Data records
--*--

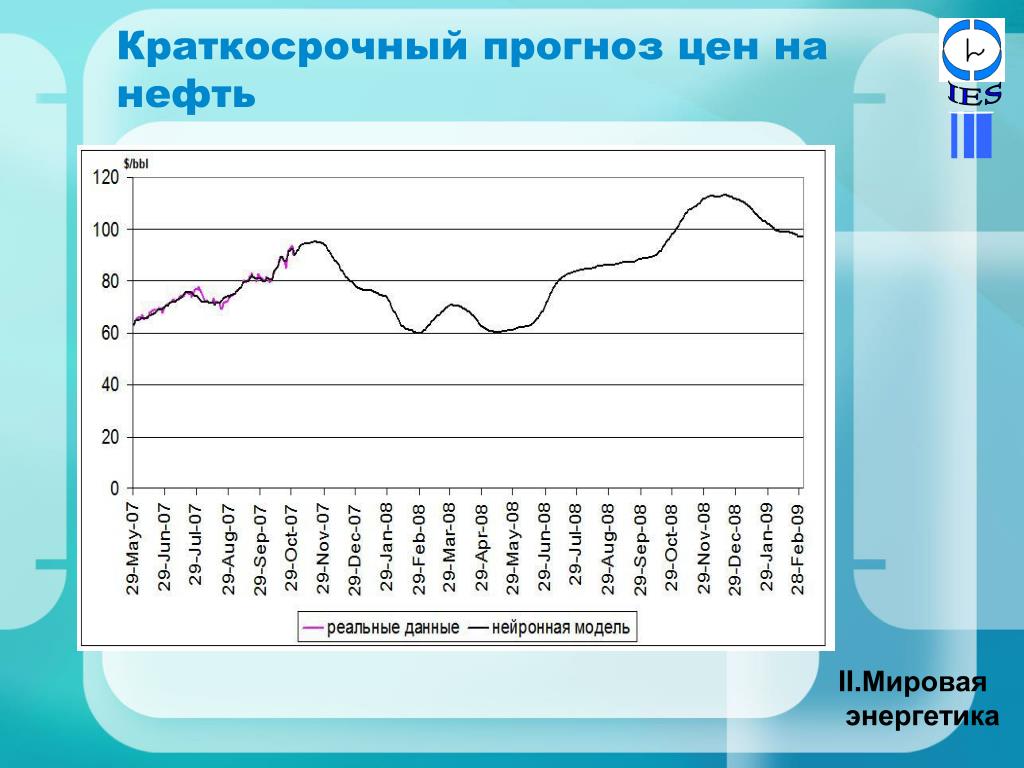 Краткосрочный прогноз цен на нефть

IES

$/bbl

120
100
80
60
40
20
0

29-May-07
29-Jun-07
29-Jul-07
29-Aug-07
29-Sep-07
29-Oct-07
29-Nov-07
29-Dec-07
29-Jan-08
29-Feb-08
29-Mar-08
29-Apr-08
29-May-08
29-Jun-08
29-Jul-08
29-Aug-08
29-Sep-08
29-Oct-08
29-Nov-08
29-Dec-08
29-Jan-09
28-Feb-09

реальные данные
нейронная модель

II.Мировая энергетика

--*--

The data above must be written out again word for word, without its pictures.

 Краткосрочный прогноз цен на нефть

IES

$/bbl

120
100
80
60
40
20
0

29-May-07
29-Jun-07
29-Jul-07
29-Aug-07
29-Sep-07
29-Oct-07
29-Nov-07
29-Dec-07
29-Jan-08
29-Feb-08
29-Mar-08
29-Apr-08
29-May-08
29-Jun-08
29-Jul-08
29-Aug-08
29-Sep-08
29-Oct-08
29-Nov-08
29-Dec-08
29-Jan-09
28-Feb-09

реальные данные
нейронная модель

II.Мировая энергетика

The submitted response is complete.